_TASKS TO COMPLETE_
(a) Copy the listing word for word, starting with the line that contains "What is the" and going on through the last line of the listing.
(b) Continue the blog comments on motherhood and a wife's worth from where they stop.
>> Start SELECTION
Rest assured, I do not claim to “follow” anyone but Jesus Christ. I just wanted to say that right off.

I am not believing or disbelieving anyone. I am trying to find out the TRUTH here. These writings and this “way of life” for lack of a better term, was introduced to me a couple of years ago. Something has nagged me about it for that same amount of time. There are pieces I agree with but there are other pieces I don’t understand. When I go to blogs, all I see are smiling women in flowing dresses and, in 90% of cases, are pregnant. Instead of coming away encouraged, I came away hurting. Hurting because, for me, the crutch of the matter isn’t the patriarchical debate; honestly, it isn’t. For me, it is….what is my worth to these women…my husband and I have been trying to have a baby for over 2 years; do I exist in their world? Or would I be whispered about behind my back as they speculate over what grievous sin I must’ve have committed to be “barren”? I honestly don’t know. I read through books such as “Passionate Housewives” or “Be Fruitful & Multiply” and everything is tied to being a wife AND mother. (Btw, if there are any ladies out there also struggling with infertility,I would not advise you to read that book. I’ve never felt so worthless.) That was one of my biggest problems with the “Passionate Housewives” book. I thought the book was primarily about WIVES. Silly me.

I realize this is a homeschooling moms’ blog so of course motherhood will be discussed. But I have never seen pregnancy and how many “arrows” you have equated with spirituality or used as God’s stamp of approval on a life. That is what is refreshing to me.

This turned into one bad ramble, I’m afraid. But it has been on my heart so long and my fingers took on a life of their own. lol

Anyway, Karen, those were my thoughts concerning the book! :)

  Lin wrote @ January 30, 2008 at 10:00 am

Johanna,

I can so relate to your situation. Even though I was not in Patriarchy I was in a very intense complimentarian church. Everything was about motherhood and children. Being older, I was so distressed about not getting pregnant. We tried for 7 years. I finally gave up and told the Lord I would be content in whatever situation I am in. Then a friend told me about an orphanage in the Crimea where many couples were adopting and we went through the whole process to prepare for the trip 11mos later. We could not go because I got pregnant and would have been at 8months!

All of this to say, my worth is not because of having a child. My duty is to raise her in the Lord and prepare her for His service, whatever that may be. I got away from the legalism of all the secondary doctrines that are not central to the Gospel. If what they teach is true then Mary Magdalene was in sin. Yet, the Lord chose her to be the first to tell the Good News! that is also MY duty. To tell others of the Good News of Christ. If anything, Jesus played down family to a certain extent. from the Jewish tradition of the time. Remember when they came to Him and said His mother and brothers were outside? He pointed to His disciples and said, “these are my mother and brothers’. He also said that the Gospel would divide families. And it does. Peter talks in the Gospel about leaving his family to follow Christ.

An old Puritan once wrote that if his children were all hanging on him, his wife by his side and Jesus came in, he would fling them all away and run to Christ.

I say all of this because we need a true perspective of scripture. When we have been around intense teaching that is secondary, it takes on a life of it’s own as you are well aware. it is NOT the full Gospel. It is exaggerated. There is nthing wrong with huge families. There is nothing wrong with being childless. When we can all accept and love each other in the Lord, all of this other stuff becomes a ‘loud gong’. It is not ‘love’.
>> End SELECTION
>> Start DATA SUPPLIED
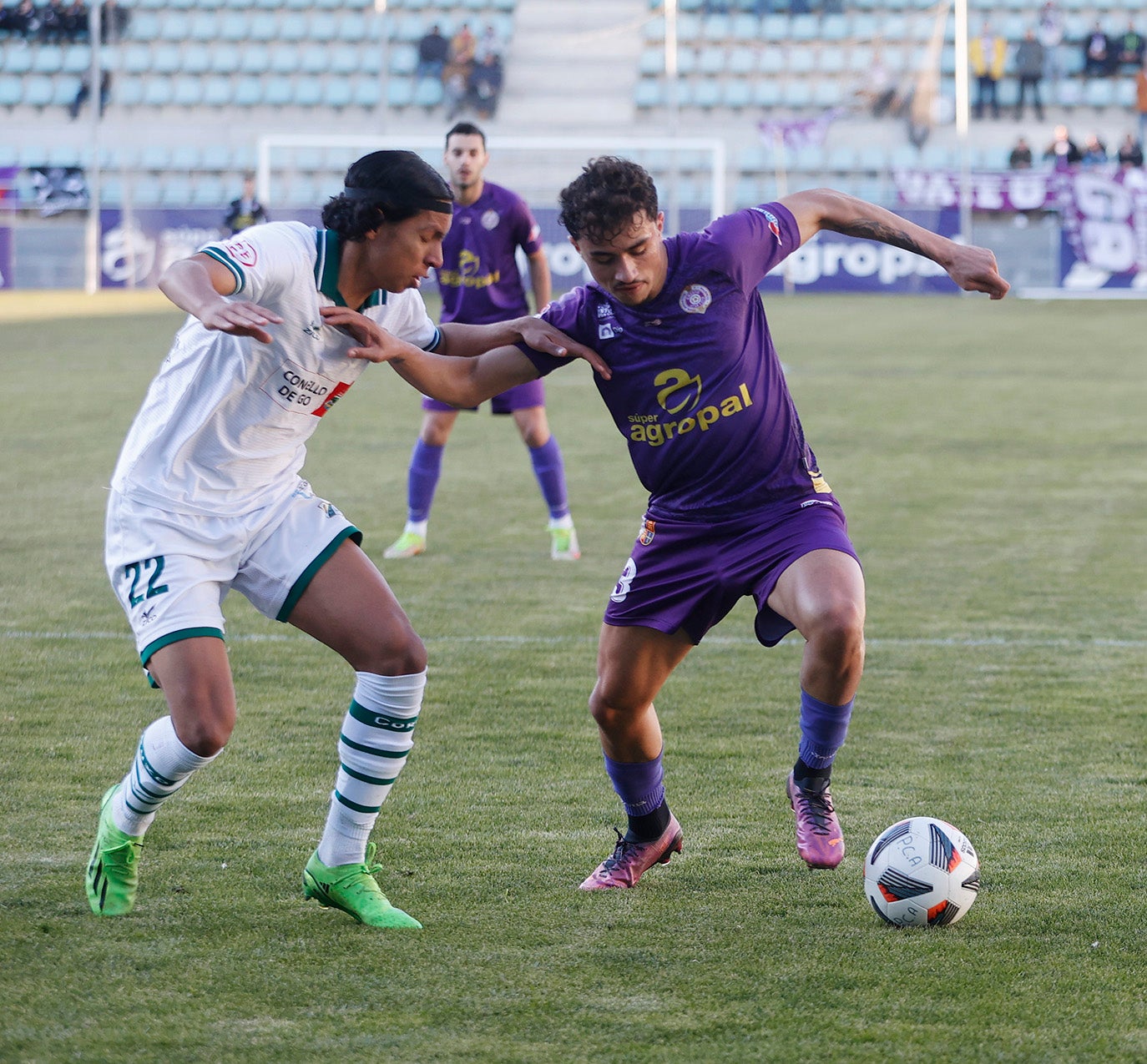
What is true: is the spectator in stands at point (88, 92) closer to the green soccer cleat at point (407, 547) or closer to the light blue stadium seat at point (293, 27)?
the light blue stadium seat at point (293, 27)

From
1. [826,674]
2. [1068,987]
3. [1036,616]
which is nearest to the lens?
[1068,987]

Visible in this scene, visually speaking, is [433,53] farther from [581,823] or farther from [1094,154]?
[581,823]

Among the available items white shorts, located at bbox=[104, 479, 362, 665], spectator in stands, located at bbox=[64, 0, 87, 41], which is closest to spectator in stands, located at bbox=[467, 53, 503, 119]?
spectator in stands, located at bbox=[64, 0, 87, 41]

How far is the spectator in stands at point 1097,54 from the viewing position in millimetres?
32969

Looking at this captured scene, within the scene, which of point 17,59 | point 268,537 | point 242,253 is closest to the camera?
point 242,253

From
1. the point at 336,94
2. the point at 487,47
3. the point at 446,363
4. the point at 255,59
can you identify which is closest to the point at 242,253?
the point at 446,363

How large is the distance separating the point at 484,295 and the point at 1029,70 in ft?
89.9

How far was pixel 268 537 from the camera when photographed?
3717mm

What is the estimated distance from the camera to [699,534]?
3.95 m

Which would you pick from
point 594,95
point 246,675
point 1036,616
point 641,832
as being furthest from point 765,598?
point 594,95

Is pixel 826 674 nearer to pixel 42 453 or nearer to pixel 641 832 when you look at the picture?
pixel 641 832

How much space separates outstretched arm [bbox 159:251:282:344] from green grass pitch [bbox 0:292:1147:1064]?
4.20 feet

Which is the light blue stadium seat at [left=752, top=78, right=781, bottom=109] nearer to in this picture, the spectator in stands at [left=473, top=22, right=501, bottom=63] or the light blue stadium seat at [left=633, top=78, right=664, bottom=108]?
the light blue stadium seat at [left=633, top=78, right=664, bottom=108]

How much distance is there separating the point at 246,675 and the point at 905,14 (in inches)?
1249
>> End DATA SUPPLIED
_THE RESPONSES_
(a)
What is the estimated distance from the camera to [699,534]?
3.95 m

Which would you pick from
point 594,95
point 246,675
point 1036,616
point 641,832
as being furthest from point 765,598?
point 594,95

Is pixel 826 674 nearer to pixel 42 453 or nearer to pixel 641 832 when you look at the picture?
pixel 641 832

How much space separates outstretched arm [bbox 159:251:282:344] from green grass pitch [bbox 0:292:1147:1064]?
4.20 feet

Which is the light blue stadium seat at [left=752, top=78, right=781, bottom=109] nearer to in this picture, the spectator in stands at [left=473, top=22, right=501, bottom=63] or the light blue stadium seat at [left=633, top=78, right=664, bottom=108]?
the light blue stadium seat at [left=633, top=78, right=664, bottom=108]

How much distance is there separating the point at 246,675 and the point at 905,14 (in inches)?
1249

(b)
Find some REAL brothers and sisters in the Lord who see your worth as a sister in Christ. The teaching you are in is a yoke of bondage that Christ set us free from. Remember Martha and Mary!

Grace and Peace to you.

  Corrie wrote @ January 30, 2008 at 10:30 am

“Please stop behaving as thought these women (McDonald and Chancy) have lied or stood you up. They offered, you were silent. They did not offer to answer e-mail questions, yet you insist that they should.

Hi Wilma,

You sound pretty fired-up about this. Maybe you need to just calm down and take a step back and look at this whole thing logically?

I am trying to understand your point here. They offered to be on Karen’s podcast to answer Karen’s questions (I assume that they weren’t also offering to call the shots and set the agenda for Karen’s podcast, too?) but they didn’t offer to answer a few questions via email?

Can you help me understand where you are coming from?

If they can’t even answer a couple of very simple, straight-forward questions via email then why would Karen think that they would bother to answer the questions she has for them on a podcast?

That just isn’t logical.

Also, imho, the whole thing is just not in accordance with Christian decorum. If they really wanted to do a podcast with Karen, they would have emailed her privately.

Karen requires ME to put into writing what I would roughly like to say, why wouldn’t she require that of them? If she had a question about something I have said in other venues, she would ask me and I would answer her BEFORE I did a podcast with her.

Can you tell me why it would be so hard for them to answer a couple of questions and then see from there if that would lead into a podcast? Wouldn’t it be logical to answer the questions FIRST before you publicly offer to do a podcast on someone else’s show?

“I have seen nothing in print (on this blog or others) that indicated McDonald/Chancy agreed to answer e-mail questions.”

It is called “good faith effort”. You want something in print? Well, in order to do a podcast with someone you need to know that they are not going to be evasive and that they are going to cooperate with the agenda of the HOSTESS and that they will make a good faith effort to answer the HOSTESS’S questions. If they can’t answer them via email then they certainly are NOT going to answer them on a podcast.

“You’re the coward, Karen. ”

Nice, Wilma. Your slip is showing.

  Kathleen (Kate) wrote @ January 30, 2008 at 10:50 am

Karen, you made a great point about the fact that we as Christians need to be transparent about our convictions and beliefs and see if they hold up to the light of Scripture.

Johanna, your thoughts about what others may think of you in light of the teachings they follow is the unnecessary division that comes from those teachings. I’ve shared the same sad thoughts about my value in a church filled with many families who hold to full-quiver teachings, and it does hurt. It’s only when my eyes are fixed firmly on my Jesus that the hurt subsides, or when I see the love of Jesus in my husband’s eyes toward me. That’s all that needs to matter, really.

Lin, you said:

“we need a true perspective of scripture. When we have been around intense teaching that is secondary, it takes on a life of it’s own as you are well aware. it is NOT the full Gospel. It is exaggerated. There is nthing wrong with huge families. There is nothing wrong with being childless. When we can all accept and love each other in the Lord, all of this other stuff becomes a ‘loud gong’. It is not ‘love’.”

Oh, Lin, AMEN! That was right on the target.

  Wilma wrote @ January 30, 2008 at 7:43 pm

The authors of PHDFG used lots of Scripture in their book to make their points. You need more?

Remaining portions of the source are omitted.